WHAT YOU SHOULD DO
How many lines of the data contain the word "javascript"? Give only that number.

[Document images with source code]
━━━

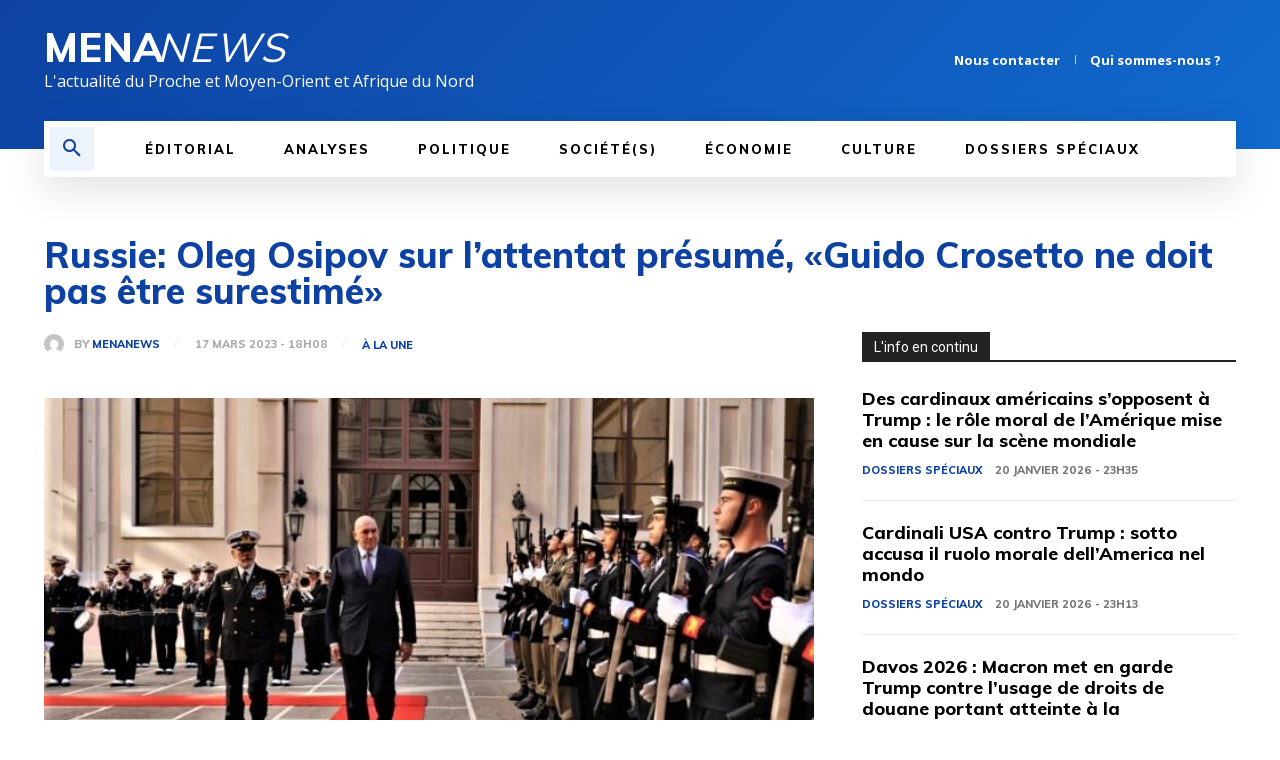

--- FILE ---
content_type: text/html; charset=utf-8
request_url: https://www.google.com/recaptcha/api2/aframe
body_size: 250
content:
<!DOCTYPE HTML><html><head><meta http-equiv="content-type" content="text/html; charset=UTF-8"></head><body><script nonce="XbfquHvgZFweSvN_IPUHHQ">/** Anti-fraud and anti-abuse applications only. See google.com/recaptcha */ try{var clients={'sodar':'https://pagead2.googlesyndication.com/pagead/sodar?'};window.addEventListener("message",function(a){try{if(a.source===window.parent){var b=JSON.parse(a.data);var c=clients[b['id']];if(c){var d=document.createElement('img');d.src=c+b['params']+'&rc='+(localStorage.getItem("rc::a")?sessionStorage.getItem("rc::b"):"");window.document.body.appendChild(d);sessionStorage.setItem("rc::e",parseInt(sessionStorage.getItem("rc::e")||0)+1);localStorage.setItem("rc::h",'1769000733730');}}}catch(b){}});window.parent.postMessage("_grecaptcha_ready", "*");}catch(b){}</script></body></html>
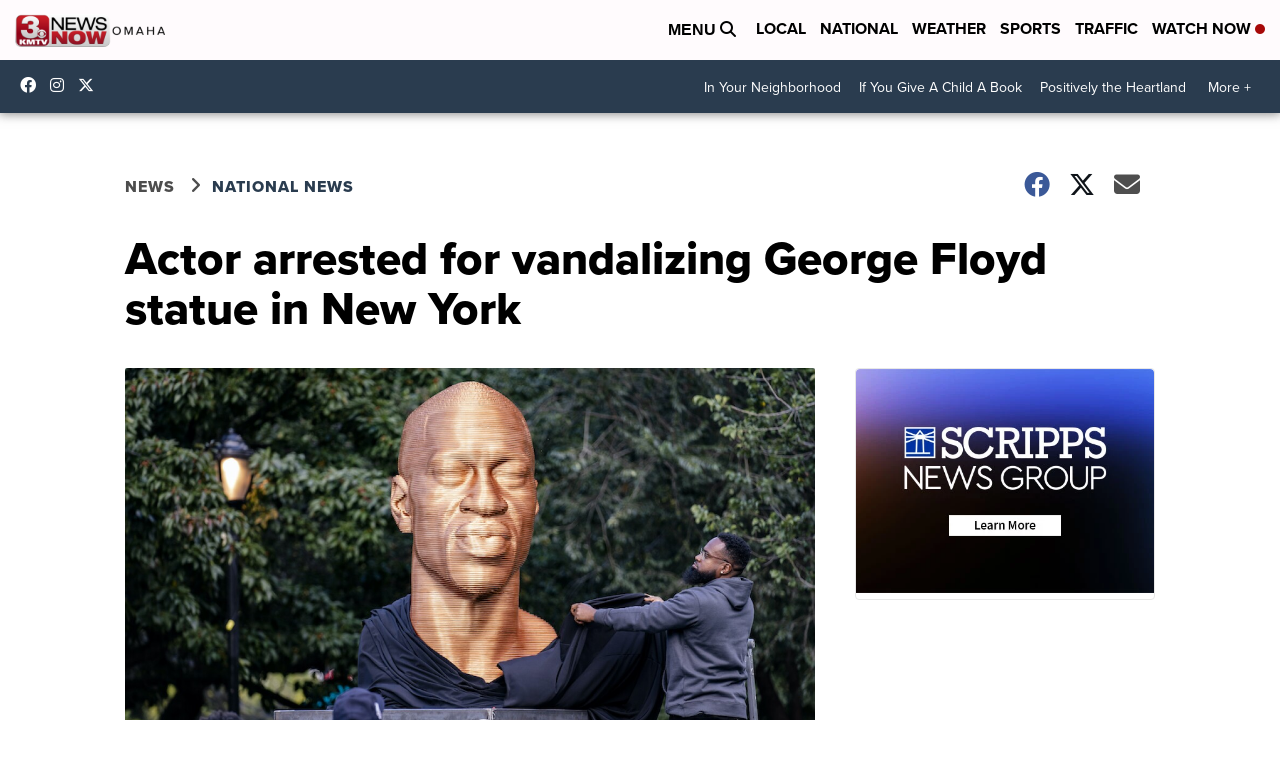

--- FILE ---
content_type: application/javascript; charset=utf-8
request_url: https://fundingchoicesmessages.google.com/f/AGSKWxVhV-JHK99jRC0Z03dpmgGkC3XUjN-xiTIYSWmQEay8KUS8XFau5NUppd05xy-KDo6CYd1crM2UQxaSMm_mlFlBPats_P0dCsgFKyXH_rU_EAvNyVTiW--uM0w5CW4MtfDJTGpvan6iz6yBUIrZHof4vIkFrNIGwUM_V1UoqRYFjHfvO_o3ZIte-WHP/_/adsynth-/OAS/show?=PAGE_AD_/featuredadshome./mad_ad.
body_size: -1281
content:
window['5bde0dff-81a7-4a75-a0a6-8bbbb9fa0b3c'] = true;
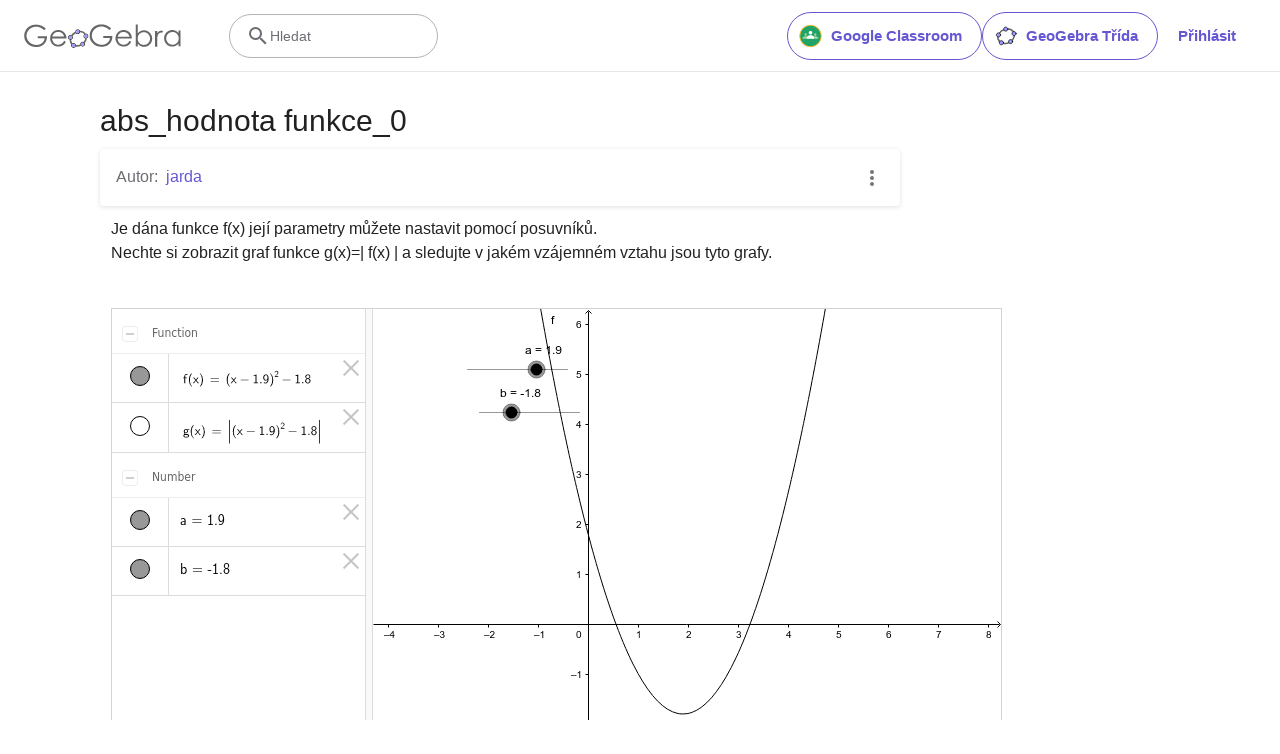

--- FILE ---
content_type: text/html; charset=utf-8
request_url: https://www.google.com/recaptcha/api2/aframe
body_size: 266
content:
<!DOCTYPE HTML><html><head><meta http-equiv="content-type" content="text/html; charset=UTF-8"></head><body><script nonce="yZsoFMJR8gWP-ItGpyrwcg">/** Anti-fraud and anti-abuse applications only. See google.com/recaptcha */ try{var clients={'sodar':'https://pagead2.googlesyndication.com/pagead/sodar?'};window.addEventListener("message",function(a){try{if(a.source===window.parent){var b=JSON.parse(a.data);var c=clients[b['id']];if(c){var d=document.createElement('img');d.src=c+b['params']+'&rc='+(localStorage.getItem("rc::a")?sessionStorage.getItem("rc::b"):"");window.document.body.appendChild(d);sessionStorage.setItem("rc::e",parseInt(sessionStorage.getItem("rc::e")||0)+1);localStorage.setItem("rc::h",'1768823583540');}}}catch(b){}});window.parent.postMessage("_grecaptcha_ready", "*");}catch(b){}</script></body></html>

--- FILE ---
content_type: text/plain
request_url: https://rtb.openx.net/openrtbb/prebidjs
body_size: -85
content:
{"id":"4733f378-6a92-442e-b92e-476e173df826","nbr":0}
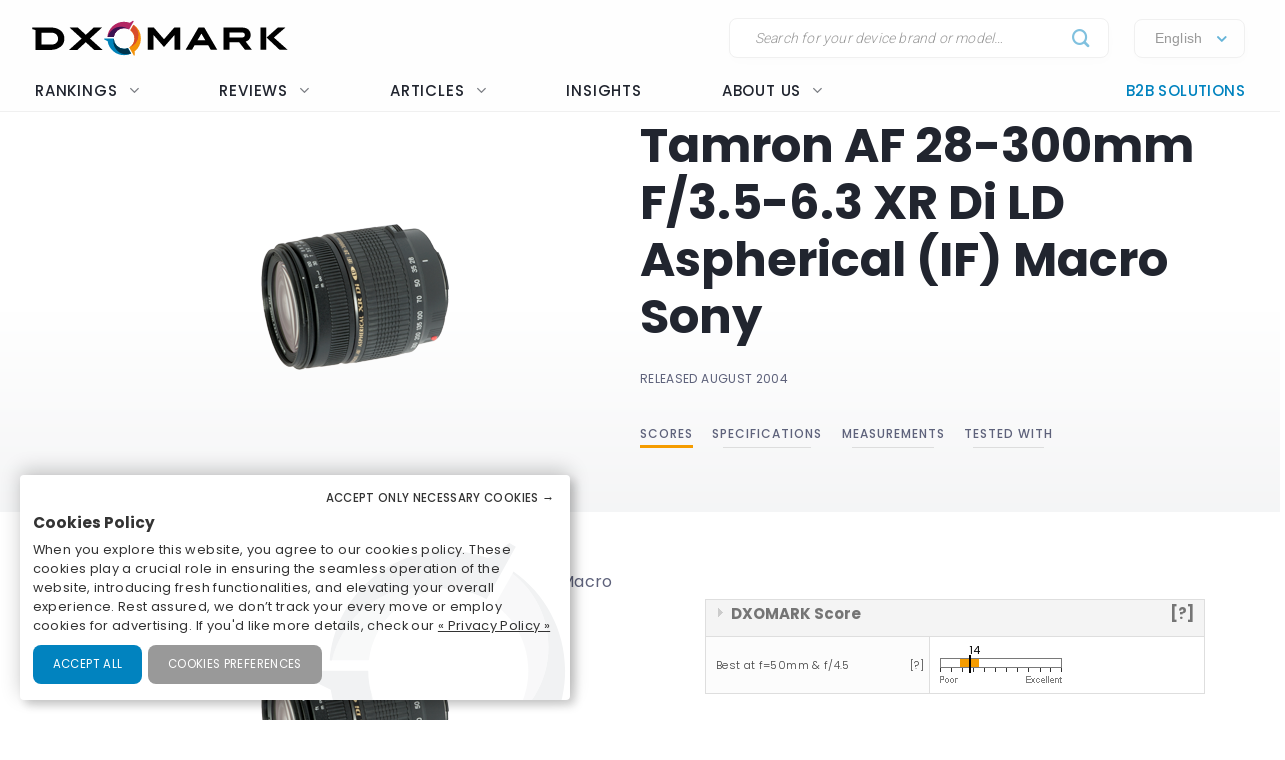

--- FILE ---
content_type: image/svg+xml
request_url: https://cdn.dxomark.com/assets/build/images/product-detail-plus.6c5ed6ec.svg
body_size: 554
content:
<?xml version="1.0" encoding="utf-8"?>
<!-- Generator: Adobe Illustrator 16.0.3, SVG Export Plug-In . SVG Version: 6.00 Build 0)  -->
<!DOCTYPE svg PUBLIC "-//W3C//DTD SVG 1.1//EN" "http://www.w3.org/Graphics/SVG/1.1/DTD/svg11.dtd">
<svg version="1.1" id="Calque_1" xmlns="http://www.w3.org/2000/svg" xmlns:xlink="http://www.w3.org/1999/xlink" x="0px" y="0px"
	 width="17px" height="13px" viewBox="0 0 17 13" enable-background="new 0 0 17 13" xml:space="preserve">
<g>
	<path fill="#D14C31" d="M2.928,12.981h-2.42c-0.4,0-0.508,0.125-0.508-0.274V0.603C0,0.203,0.107,0,0.508,0h2.42
		c0.4,0,0.727,0.1,0.727,0.5c0,0.401-0.326,0.499-0.727,0.499H1v10.985h1.928c0.4,0,0.727,0.098,0.727,0.499
		C3.654,12.881,3.328,12.981,2.928,12.981z"/>
	<path fill="#D14C31" d="M16.057,12.981h-2.418c-0.402,0-0.727-0.1-0.727-0.499c0-0.4,0.324-0.499,0.727-0.499H16V0.999h-2.361
		c-0.402,0-0.727-0.099-0.727-0.499c0-0.401,0.324-0.5,0.727-0.5h2.418C16.459,0,17,0.203,17,0.604v12.103
		C17,13.106,16.459,12.981,16.057,12.981z"/>
	<path fill="#D14C31" d="M12.02,5.992H9V2.67c0-0.379-0.121-0.687-0.5-0.687S8,2.291,8,2.67v3.322H4.545
		c-0.379,0-0.686,0.121-0.686,0.499s0.307,0.5,0.686,0.5H8v3.143c0,0.379,0.121,0.686,0.5,0.686S9,10.512,9,10.133V6.99h3.02
		c0.381,0,0.688-0.121,0.688-0.5S12.4,5.992,12.02,5.992z"/>
</g>
<g>
</g>
<g>
</g>
<g>
</g>
<g>
</g>
<g>
</g>
<g>
</g>
<g>
</g>
<g>
</g>
<g>
</g>
<g>
</g>
<g>
</g>
<g>
</g>
<g>
</g>
<g>
</g>
<g>
</g>
</svg>
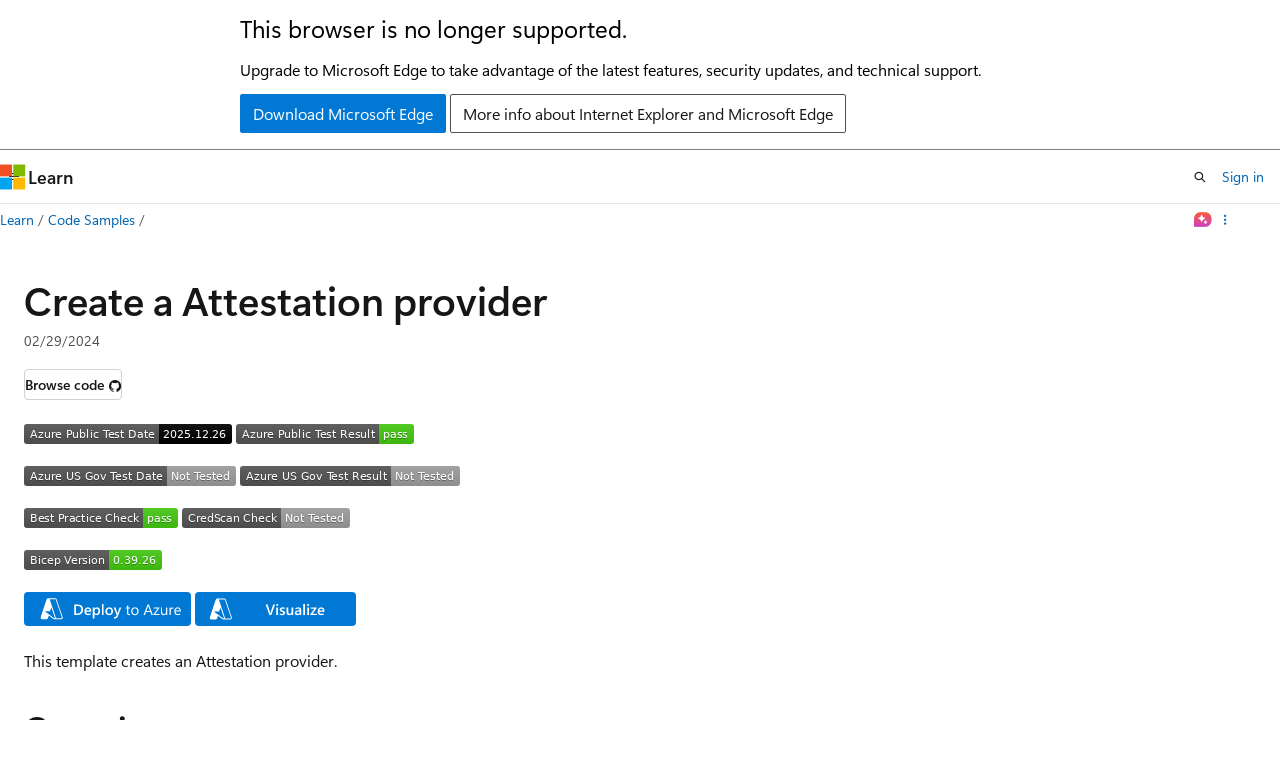

--- FILE ---
content_type: image/svg+xml
request_url: https://azurequickstartsservice.blob.core.windows.net/badges/quickstarts/microsoft.attestation/attestation-provider-create/FairfaxDeployment.svg
body_size: 1194
content:
<svg xmlns="http://www.w3.org/2000/svg" width="220" height="20" role="img" aria-label="Azure US Gov Test Result: Not Tested"><title>Azure US Gov Test Result: Not Tested</title><linearGradient id="s" x2="0" y2="100%"><stop offset="0" stop-color="#bbb" stop-opacity=".1"/><stop offset="1" stop-opacity=".1"/></linearGradient><clipPath id="r"><rect width="220" height="20" rx="3" fill="#fff"/></clipPath><g clip-path="url(#r)"><rect width="151" height="20" fill="#555"/><rect x="151" width="69" height="20" fill="#9f9f9f"/><rect width="220" height="20" fill="url(#s)"/></g><g fill="#fff" text-anchor="middle" font-family="Verdana,Geneva,DejaVu Sans,sans-serif" text-rendering="geometricPrecision" font-size="110"><text aria-hidden="true" x="765" y="150" fill="#010101" fill-opacity=".3" transform="scale(.1)" textLength="1410">Azure US Gov Test Result</text><text x="765" y="140" transform="scale(.1)" fill="#fff" textLength="1410">Azure US Gov Test Result</text><text aria-hidden="true" x="1845" y="150" fill="#010101" fill-opacity=".3" transform="scale(.1)" textLength="590">Not Tested</text><text x="1845" y="140" transform="scale(.1)" fill="#fff" textLength="590">Not Tested</text></g></svg>
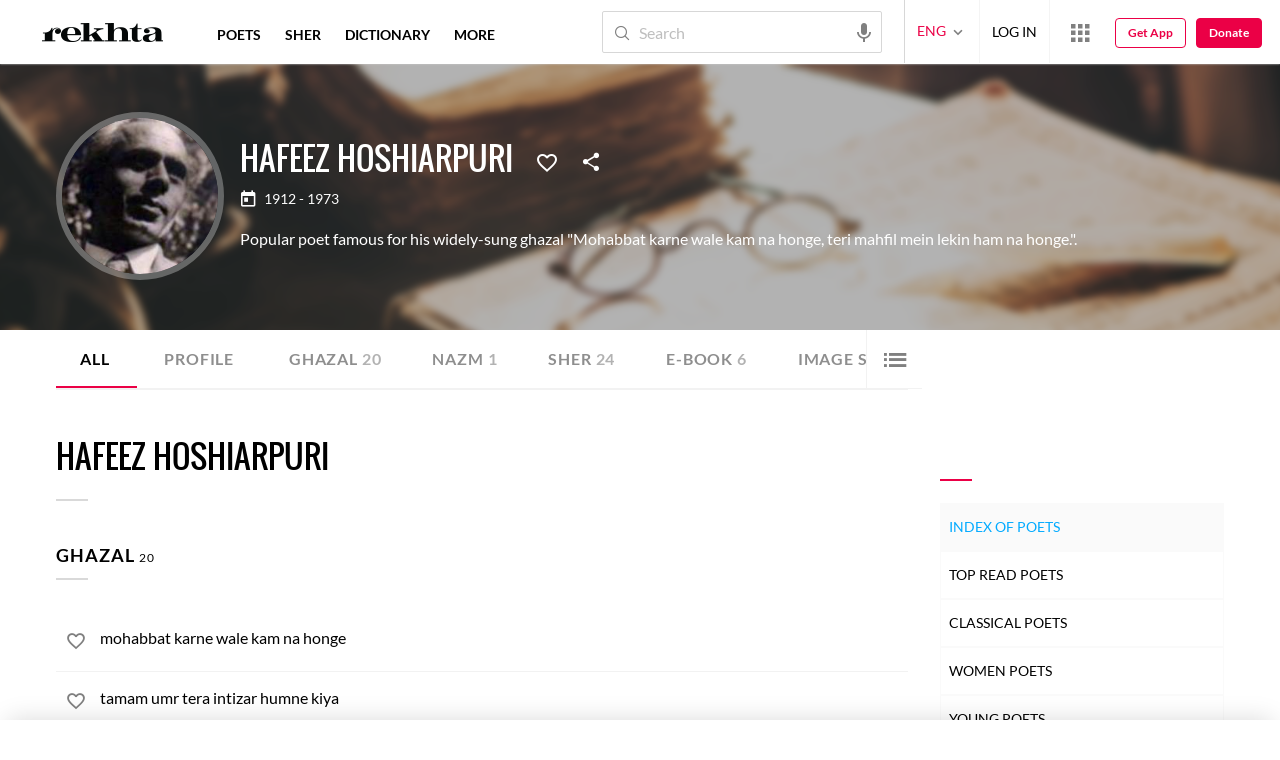

--- FILE ---
content_type: application/x-javascript; charset=utf-8
request_url: https://world.rekhta.org/user/userinfo
body_size: 177
content:
var userInfo = {"Name":null,"ImageUrl":null,"Id":null,"SessionId":"3252c8a7-f8d1-4c9e-a4fc-e1b085173b46","FavCount":0,"GuestUserValue":null,"SearchSessionId":"3252c8a7-f8d1-4c9e-a4fc-e1b085173b46","Email":null,"host":"world.rekhta.org"};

━━━

SOLVED EXERCISE
2